Computer Science Department
School of Computer Science, Carnegie Mellon University
Privacy-Preserving Distributed, Automated
This dissertation develops techniques, based on monitoring network traffic, that automate signature generation for wide-spreading malicious payloads such as Internet worms. Fast signature detection is required to achieve effective content-based filtering. The main thesis is that content prevalence analysis in network payloads across distributed networks is a good basis for automated signature generation for wide-spreading malicious payloads, and can be performed without compromising the privacy of participating networks.
Content-prevalence analysis extracts unique payload patterns that are identical and invariant over all the flows that convey a wide-spreading malicious payload. Distributed monitoring enables us to rapidly capture many sample payloads, thus expediting the signature generation. Extra care for privacy encourages more networks to participate in the distributed monitoring and makes the approach practical.

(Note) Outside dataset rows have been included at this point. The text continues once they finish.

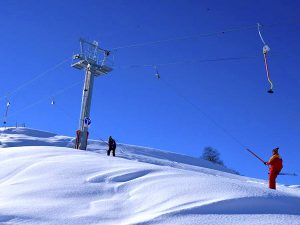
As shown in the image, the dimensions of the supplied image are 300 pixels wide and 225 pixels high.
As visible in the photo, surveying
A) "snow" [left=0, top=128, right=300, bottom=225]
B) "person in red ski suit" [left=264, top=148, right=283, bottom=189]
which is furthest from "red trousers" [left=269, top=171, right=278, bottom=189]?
"snow" [left=0, top=128, right=300, bottom=225]

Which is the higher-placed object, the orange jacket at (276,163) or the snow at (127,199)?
the orange jacket at (276,163)

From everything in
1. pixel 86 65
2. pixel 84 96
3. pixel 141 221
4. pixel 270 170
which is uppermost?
pixel 86 65

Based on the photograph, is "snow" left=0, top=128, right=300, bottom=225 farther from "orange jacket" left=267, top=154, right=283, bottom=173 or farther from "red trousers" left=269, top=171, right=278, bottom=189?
"orange jacket" left=267, top=154, right=283, bottom=173

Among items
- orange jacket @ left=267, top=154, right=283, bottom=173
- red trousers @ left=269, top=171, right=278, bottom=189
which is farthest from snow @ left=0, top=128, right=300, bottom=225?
orange jacket @ left=267, top=154, right=283, bottom=173

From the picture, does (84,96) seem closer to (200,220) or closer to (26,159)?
(26,159)

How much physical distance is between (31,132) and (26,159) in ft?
100

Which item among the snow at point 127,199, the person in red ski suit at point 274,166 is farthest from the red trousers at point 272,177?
the snow at point 127,199

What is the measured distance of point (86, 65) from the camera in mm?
30672

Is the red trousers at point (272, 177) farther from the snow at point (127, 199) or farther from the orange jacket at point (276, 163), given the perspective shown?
the snow at point (127, 199)

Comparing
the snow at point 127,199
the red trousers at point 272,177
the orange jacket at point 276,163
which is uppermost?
the orange jacket at point 276,163

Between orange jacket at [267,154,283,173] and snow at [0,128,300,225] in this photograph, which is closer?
snow at [0,128,300,225]

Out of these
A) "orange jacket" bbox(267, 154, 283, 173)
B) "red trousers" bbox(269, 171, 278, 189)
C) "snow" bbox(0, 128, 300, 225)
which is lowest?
"snow" bbox(0, 128, 300, 225)

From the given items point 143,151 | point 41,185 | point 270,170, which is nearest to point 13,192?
point 41,185

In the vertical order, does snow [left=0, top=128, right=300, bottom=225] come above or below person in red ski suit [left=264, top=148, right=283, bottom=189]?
below
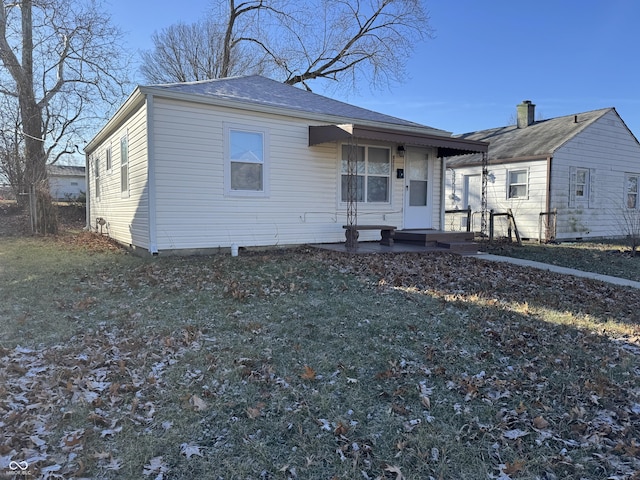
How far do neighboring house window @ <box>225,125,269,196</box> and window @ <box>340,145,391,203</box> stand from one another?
2.08 metres

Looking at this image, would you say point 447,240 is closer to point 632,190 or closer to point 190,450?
point 190,450

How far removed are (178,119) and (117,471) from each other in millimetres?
7188

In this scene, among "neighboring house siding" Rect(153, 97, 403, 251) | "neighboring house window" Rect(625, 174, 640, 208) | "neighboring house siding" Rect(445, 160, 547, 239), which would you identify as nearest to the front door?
"neighboring house siding" Rect(153, 97, 403, 251)

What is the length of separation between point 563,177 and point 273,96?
10.8 meters

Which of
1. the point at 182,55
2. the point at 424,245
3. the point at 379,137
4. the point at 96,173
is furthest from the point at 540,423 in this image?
the point at 182,55

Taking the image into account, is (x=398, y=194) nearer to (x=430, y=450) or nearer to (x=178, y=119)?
(x=178, y=119)

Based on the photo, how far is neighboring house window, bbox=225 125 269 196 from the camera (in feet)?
29.0

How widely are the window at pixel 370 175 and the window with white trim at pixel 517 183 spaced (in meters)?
7.14

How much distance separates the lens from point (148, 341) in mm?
4059

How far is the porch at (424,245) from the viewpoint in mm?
9261

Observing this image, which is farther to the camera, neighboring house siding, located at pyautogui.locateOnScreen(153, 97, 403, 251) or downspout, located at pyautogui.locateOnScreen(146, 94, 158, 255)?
neighboring house siding, located at pyautogui.locateOnScreen(153, 97, 403, 251)

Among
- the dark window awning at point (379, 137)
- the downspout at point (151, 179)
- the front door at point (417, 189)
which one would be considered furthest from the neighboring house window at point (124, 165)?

The first part of this dissertation presents a system, Autograph, that generates network payload signatures for Internet worms by utilizing the content invariance and wide-spreading communication patterns of Internet worm traffic. Signature generation speed is improved further by extending Autograph to share port scanner lists with distributed Autograph monitors. Trace-driven simulation shows the fundamental trade-off between early generation of signatures for novel worms and specificity of the generated signatures.

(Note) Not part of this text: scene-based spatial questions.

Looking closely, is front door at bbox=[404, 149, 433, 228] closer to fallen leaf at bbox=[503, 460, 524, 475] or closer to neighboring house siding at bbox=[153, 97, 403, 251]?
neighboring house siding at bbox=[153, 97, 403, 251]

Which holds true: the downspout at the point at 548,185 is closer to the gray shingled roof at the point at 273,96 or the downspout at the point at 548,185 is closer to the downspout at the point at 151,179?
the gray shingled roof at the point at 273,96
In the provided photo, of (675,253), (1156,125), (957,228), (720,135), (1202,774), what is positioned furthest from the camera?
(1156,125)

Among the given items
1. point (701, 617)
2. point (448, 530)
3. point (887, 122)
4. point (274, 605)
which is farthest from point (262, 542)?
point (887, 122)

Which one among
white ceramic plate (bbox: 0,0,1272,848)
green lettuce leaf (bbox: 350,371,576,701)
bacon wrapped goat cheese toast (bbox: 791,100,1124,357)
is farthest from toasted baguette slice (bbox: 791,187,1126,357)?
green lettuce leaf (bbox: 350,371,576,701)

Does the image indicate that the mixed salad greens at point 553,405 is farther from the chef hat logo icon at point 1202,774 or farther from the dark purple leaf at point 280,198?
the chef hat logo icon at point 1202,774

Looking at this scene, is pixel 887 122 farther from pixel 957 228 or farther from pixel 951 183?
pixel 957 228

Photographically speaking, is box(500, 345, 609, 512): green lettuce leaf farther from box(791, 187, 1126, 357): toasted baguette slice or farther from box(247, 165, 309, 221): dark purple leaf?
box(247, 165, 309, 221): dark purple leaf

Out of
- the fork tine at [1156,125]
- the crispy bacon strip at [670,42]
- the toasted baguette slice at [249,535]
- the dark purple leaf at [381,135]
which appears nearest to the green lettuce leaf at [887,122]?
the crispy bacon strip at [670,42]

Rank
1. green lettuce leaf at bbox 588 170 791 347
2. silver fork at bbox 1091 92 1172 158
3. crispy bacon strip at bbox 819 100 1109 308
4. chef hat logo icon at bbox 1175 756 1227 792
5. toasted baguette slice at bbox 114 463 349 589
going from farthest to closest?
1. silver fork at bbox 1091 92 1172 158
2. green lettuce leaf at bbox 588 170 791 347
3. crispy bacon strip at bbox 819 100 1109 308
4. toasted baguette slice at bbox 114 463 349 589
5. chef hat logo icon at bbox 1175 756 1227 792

Distributed monitoring is a recognized technique in security to expedite worm detection. However, extra care for privacy must be taken. The second part of the dissertation presents two techniques for privacy-preserving distributed signature generation. HotItemID protects the data and owner privacy by using sampling techniques and hiding private data in a crowd. Another technique protects privacy using privacy-preserving multiset operation framework. The technique relies on a semantically secure homomorphic cryptosystem and arithmetic operations over polynomial representation of sets. Both techniques protect privacy based on the assumption that a payload appearing in multiple locations should not be private. The dissertation confirms the assumption by studying real network traffic traces, and shows that privacy-preserving distributed worm signature detection is feasible.